*ASSIGNED TASK*.
If a line includes "What", copy it out of the entries.

*AVAILABLE DATA*.
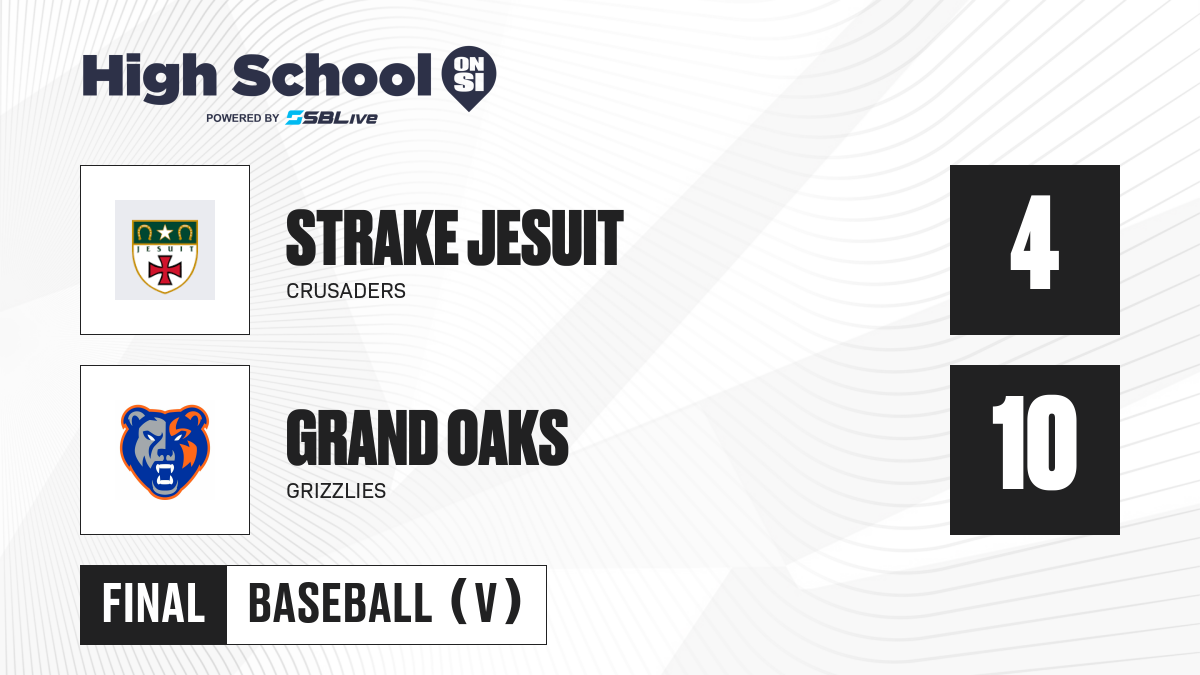 High School ON SI
POWERED BY SBLive

JESUIT

STRAKE JESUIT
CRUSADERS

4

GRAND OAKS
GRIZZLIES

10

FINAL
BASEBALL (V)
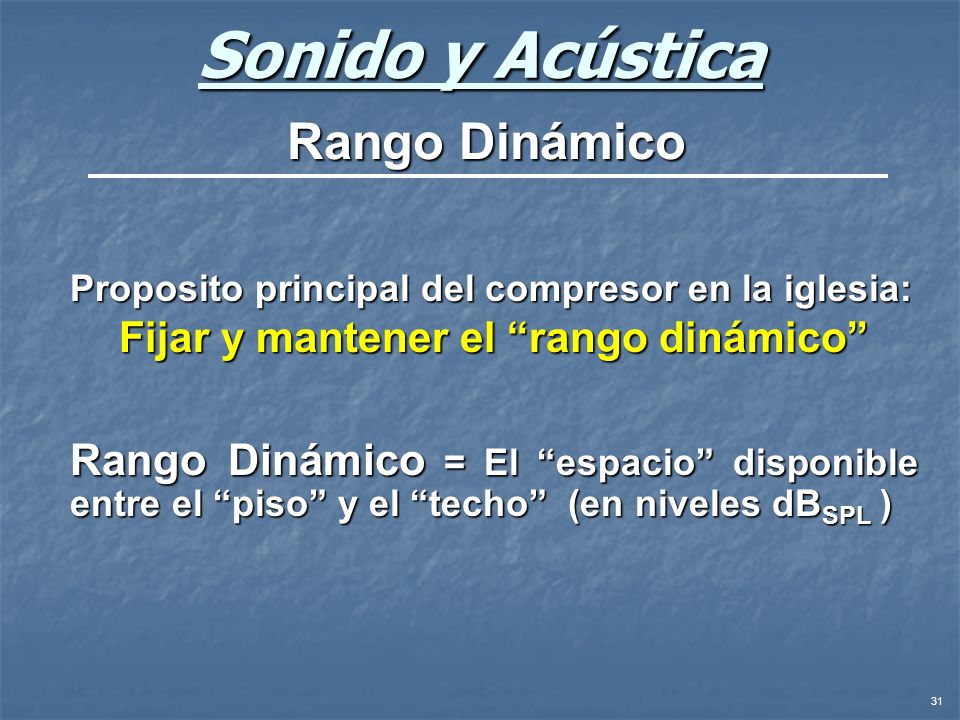 Sonido y Acústica

Rango Dinámico

Proposito principal del compresor en la iglesia:
Fijar y mantener el “rango dinámico”

Rango Dinámico = El “espacio” disponible entre el “piso” y el “techo” (en niveles $dB_{SPL}$ )

31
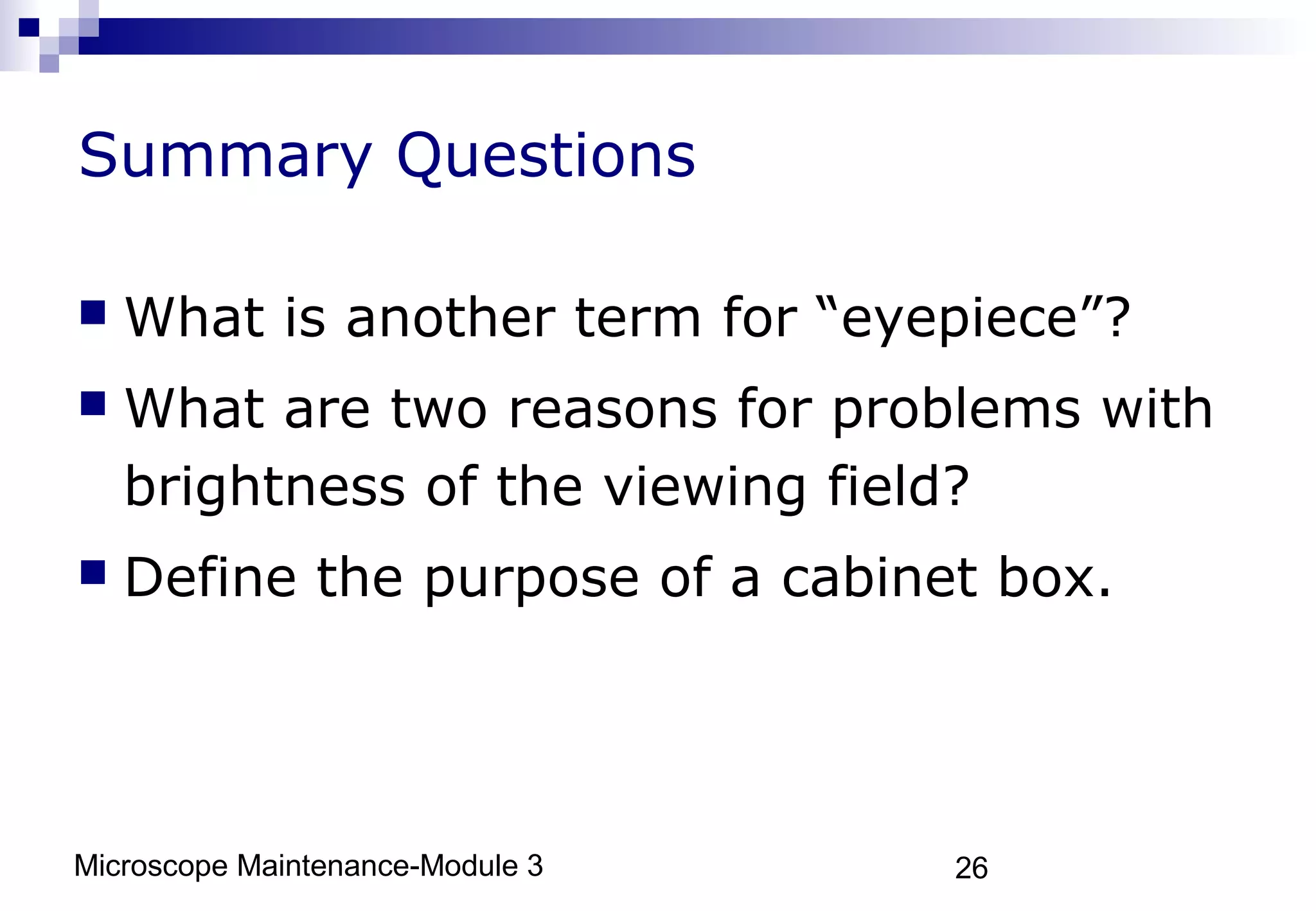 Summary Questions

■ What is another term for “eyepiece”?
■ What are two reasons for problems with brightness of the viewing field?
■ Define the purpose of a cabinet box.

Microscope Maintenance-Module 3
26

*RESPONSE TO THIS EXERCISE*.
■ What is another term for “eyepiece”?
■ What are two reasons for problems with brightness of the viewing field?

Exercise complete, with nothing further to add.